DIRECTIONS: Copy all of the lines below word for word, leaving out the pictures.

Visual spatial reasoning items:
########
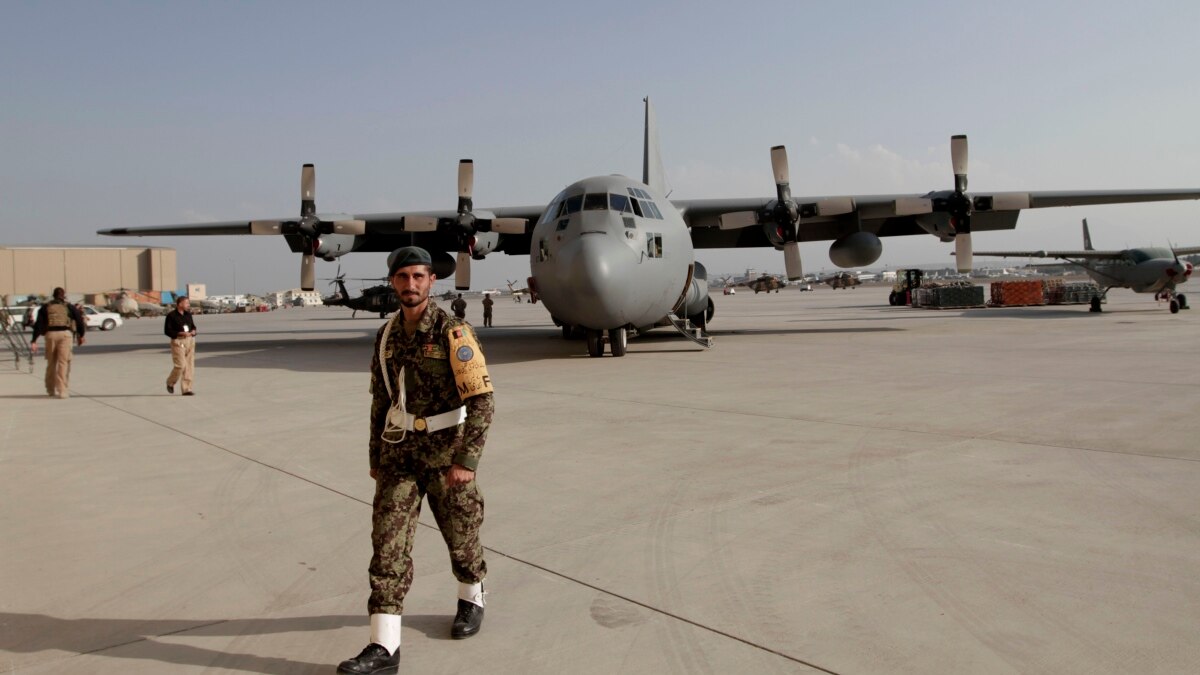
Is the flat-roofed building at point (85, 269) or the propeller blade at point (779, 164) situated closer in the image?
the propeller blade at point (779, 164)

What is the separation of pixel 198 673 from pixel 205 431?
21.8 feet

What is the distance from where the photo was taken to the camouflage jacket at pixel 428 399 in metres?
3.65

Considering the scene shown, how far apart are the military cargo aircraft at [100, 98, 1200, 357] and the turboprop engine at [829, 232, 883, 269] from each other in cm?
4

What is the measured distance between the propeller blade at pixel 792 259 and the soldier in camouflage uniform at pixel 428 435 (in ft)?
65.4

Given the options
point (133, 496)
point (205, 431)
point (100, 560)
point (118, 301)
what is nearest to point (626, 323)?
point (205, 431)

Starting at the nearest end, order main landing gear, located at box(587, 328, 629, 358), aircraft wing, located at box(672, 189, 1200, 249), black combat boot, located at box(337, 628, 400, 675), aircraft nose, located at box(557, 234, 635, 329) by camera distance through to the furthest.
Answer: black combat boot, located at box(337, 628, 400, 675), aircraft nose, located at box(557, 234, 635, 329), main landing gear, located at box(587, 328, 629, 358), aircraft wing, located at box(672, 189, 1200, 249)

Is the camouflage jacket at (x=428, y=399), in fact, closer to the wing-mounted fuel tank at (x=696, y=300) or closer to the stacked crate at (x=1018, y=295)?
the wing-mounted fuel tank at (x=696, y=300)

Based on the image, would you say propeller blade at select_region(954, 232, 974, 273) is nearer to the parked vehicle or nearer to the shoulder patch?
the shoulder patch

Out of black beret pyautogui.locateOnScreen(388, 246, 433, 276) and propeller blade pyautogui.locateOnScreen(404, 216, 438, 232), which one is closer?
black beret pyautogui.locateOnScreen(388, 246, 433, 276)

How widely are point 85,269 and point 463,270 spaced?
93.3 meters

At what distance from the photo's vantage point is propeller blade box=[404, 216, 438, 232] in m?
22.6

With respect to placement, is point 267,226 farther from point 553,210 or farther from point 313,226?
point 553,210

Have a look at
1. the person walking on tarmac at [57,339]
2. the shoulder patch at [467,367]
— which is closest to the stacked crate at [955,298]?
the person walking on tarmac at [57,339]

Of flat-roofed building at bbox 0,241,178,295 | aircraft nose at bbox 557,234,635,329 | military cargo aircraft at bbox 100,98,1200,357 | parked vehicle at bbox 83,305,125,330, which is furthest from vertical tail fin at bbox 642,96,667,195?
flat-roofed building at bbox 0,241,178,295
########
WRITTEN ANSWER:
Is the flat-roofed building at point (85, 269) or the propeller blade at point (779, 164) situated closer in the image?
the propeller blade at point (779, 164)

What is the separation of pixel 198 673 from pixel 205 431?
21.8 feet

What is the distance from where the photo was taken to the camouflage jacket at pixel 428 399 in metres?
3.65

Considering the scene shown, how far apart are the military cargo aircraft at [100, 98, 1200, 357] and the turboprop engine at [829, 232, 883, 269] from each other in cm?
4

What is the measured distance between the propeller blade at pixel 792 259 and the soldier in camouflage uniform at pixel 428 435 (in ft)?
65.4

Given the options
point (133, 496)
point (205, 431)
point (100, 560)
point (118, 301)
what is nearest to point (626, 323)?
point (205, 431)

Starting at the nearest end, order main landing gear, located at box(587, 328, 629, 358), aircraft wing, located at box(672, 189, 1200, 249), black combat boot, located at box(337, 628, 400, 675), aircraft nose, located at box(557, 234, 635, 329) by camera distance through to the furthest.
Answer: black combat boot, located at box(337, 628, 400, 675), aircraft nose, located at box(557, 234, 635, 329), main landing gear, located at box(587, 328, 629, 358), aircraft wing, located at box(672, 189, 1200, 249)

Is the camouflage jacket at (x=428, y=399), in fact, closer to the wing-mounted fuel tank at (x=696, y=300) or closer to the stacked crate at (x=1018, y=295)?
the wing-mounted fuel tank at (x=696, y=300)

Based on the image, would you say propeller blade at select_region(954, 232, 974, 273) is nearer to the parked vehicle or nearer to the shoulder patch?
the shoulder patch

Out of black beret pyautogui.locateOnScreen(388, 246, 433, 276) and propeller blade pyautogui.locateOnScreen(404, 216, 438, 232), which one is closer?
black beret pyautogui.locateOnScreen(388, 246, 433, 276)

How widely are point 85,269 and point 463,270 spaced?
93.3 meters

At what distance from the photo's vantage point is propeller blade box=[404, 216, 438, 232] in m?
22.6

With respect to placement, is point 267,226 farther from point 553,210 or farther from point 313,226?
point 553,210

Have a look at
1. the person walking on tarmac at [57,339]
2. the shoulder patch at [467,367]
— which is closest to the stacked crate at [955,298]?
the person walking on tarmac at [57,339]

Of flat-roofed building at bbox 0,241,178,295 | aircraft nose at bbox 557,234,635,329 | military cargo aircraft at bbox 100,98,1200,357 | parked vehicle at bbox 83,305,125,330, which is furthest from vertical tail fin at bbox 642,96,667,195?
flat-roofed building at bbox 0,241,178,295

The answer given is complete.